- _REQUIRED WORK_:
1 – According to the passage on the two Kurtzes, what brought out the evil side and the madness in both of them? Answer in one to three sentences.
2 – Extend the passage on the two Kurtzes, picking up from the point where it stops.

* begin PAGE EXCERPT *

Kurtz is facing a new culture and has a terrible time dealing with it.
This was the beginning of his insanity.
"All America contributed to the making of Colonel Kurtz, just as
all Europe produced Mr. Kurtz. Both Kurtzes are idealized in their
function as eyewitnesses to the atrocities. What is reflected is the
threat of loss of self, loss of centrality, and the displacement of
Western culture from the perceived center of history by those whom it
has enslaved and oppressed (Worthy 24)." This tells us that the evil
side and the madness in both Kurtzes was brought out by the fear of
new cultures different from their own, and their inability to deal
with this fear. The disconnection between the opening words of Kurtz's
report "By the simple exercise of our will, we can exert a power for
good practically unbounded" and the note on the last page,
"Exterminate all the brutes!" illustrates the progressive
externalization of Kurtz's fear of "contamination," the personal fear
of loss of self which colonialist whites saw in the "uncivilized,"

* end PAGE EXCERPT *
* begin RECORDS SHOWN *

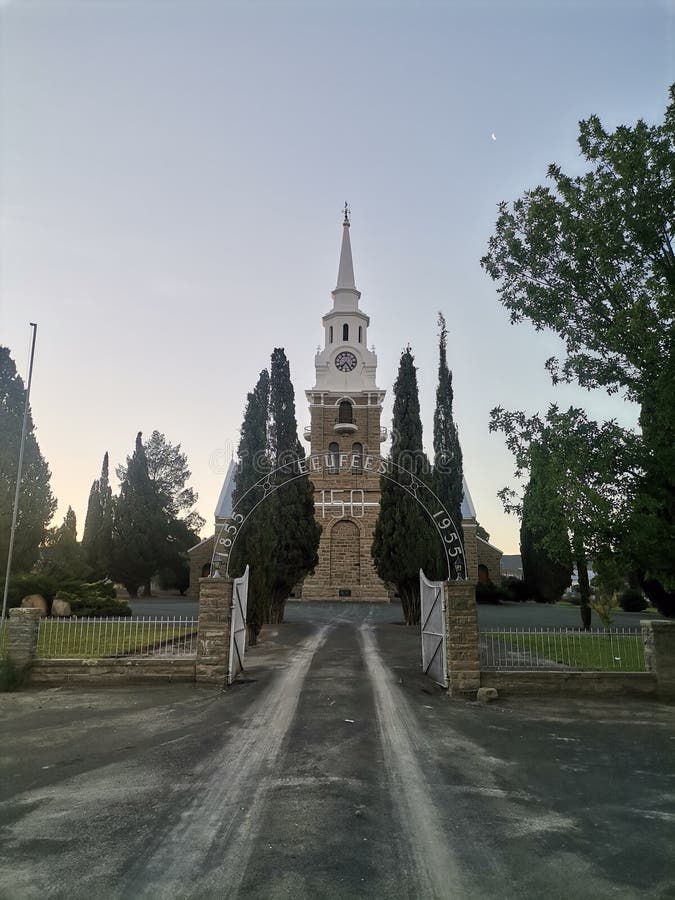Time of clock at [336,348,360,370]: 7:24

* end RECORDS SHOWN *
* begin RECORDS SHOWN *

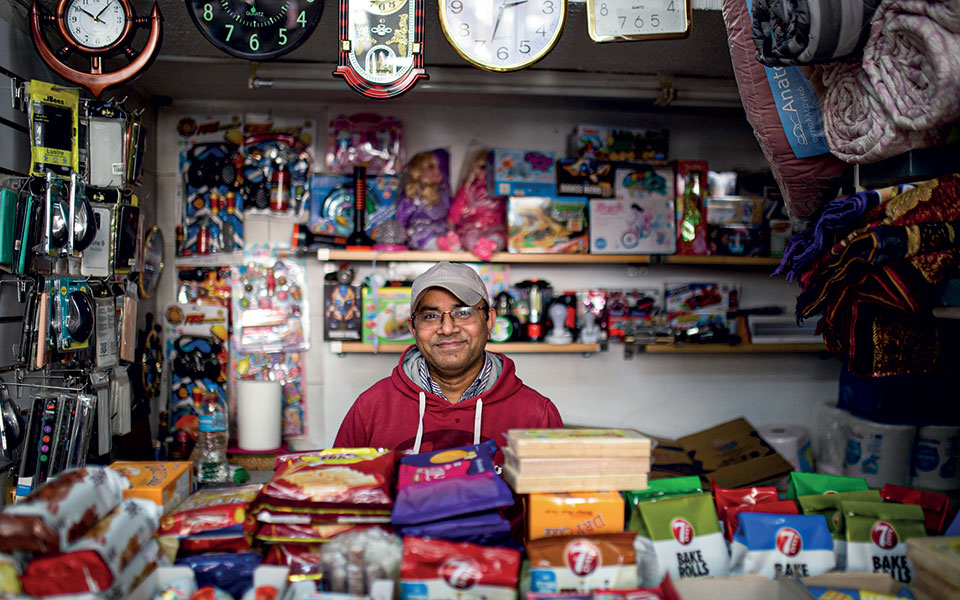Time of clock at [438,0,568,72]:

* end RECORDS SHOWN *
* begin RECORDS SHOWN *

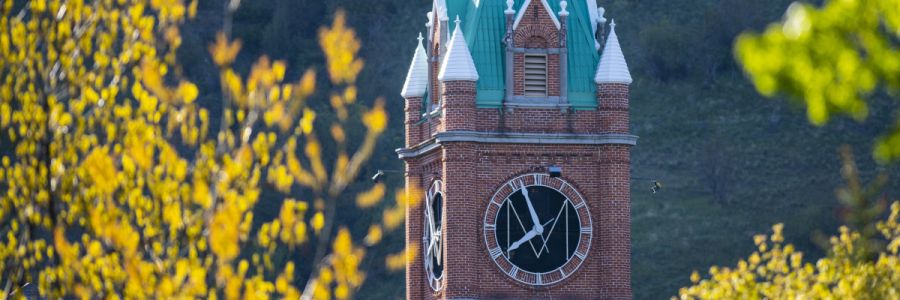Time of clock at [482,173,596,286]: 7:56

* end RECORDS SHOWN *

- _TASK RESPONSES_:
1 – The evil side and the madness in both Kurtzes came from their fear of new cultures different from their own. Their inability to deal with that fear brought it out.

2 –
seemingly regressive lifestyle of the natives. Gradually, the
duplicity of man and reality merged for the two Kurtzes, one in the
Congo, and one in Vietnam. As this happened, the well defined cultural
values masculine/feminine and self/other that had specific segregated
roles, could not be sustained in the Congo or in Vietnam. "For the
Americans in Vietnam, as for the colonialists in Africa, madness is
the result of the disintegration of abstract boundaries held to be
absolute (Worthy 24)."
"As it attempts to confront the 'insanity' of the war through
Kurtz' s madness, that of the filmmakers, and the madness of U.S.
culture, Hearts of Darkness exposes the contradictions between the
inherent hierarchy and inequality within the cultural forces of the
United States and official democratic principles, which led to the
perception that it could waste what it viewed as insignificant little
people and preserve its own image in the world. Along with that is the
growing realization, since the Tet Offensive of 1968, that the U.S.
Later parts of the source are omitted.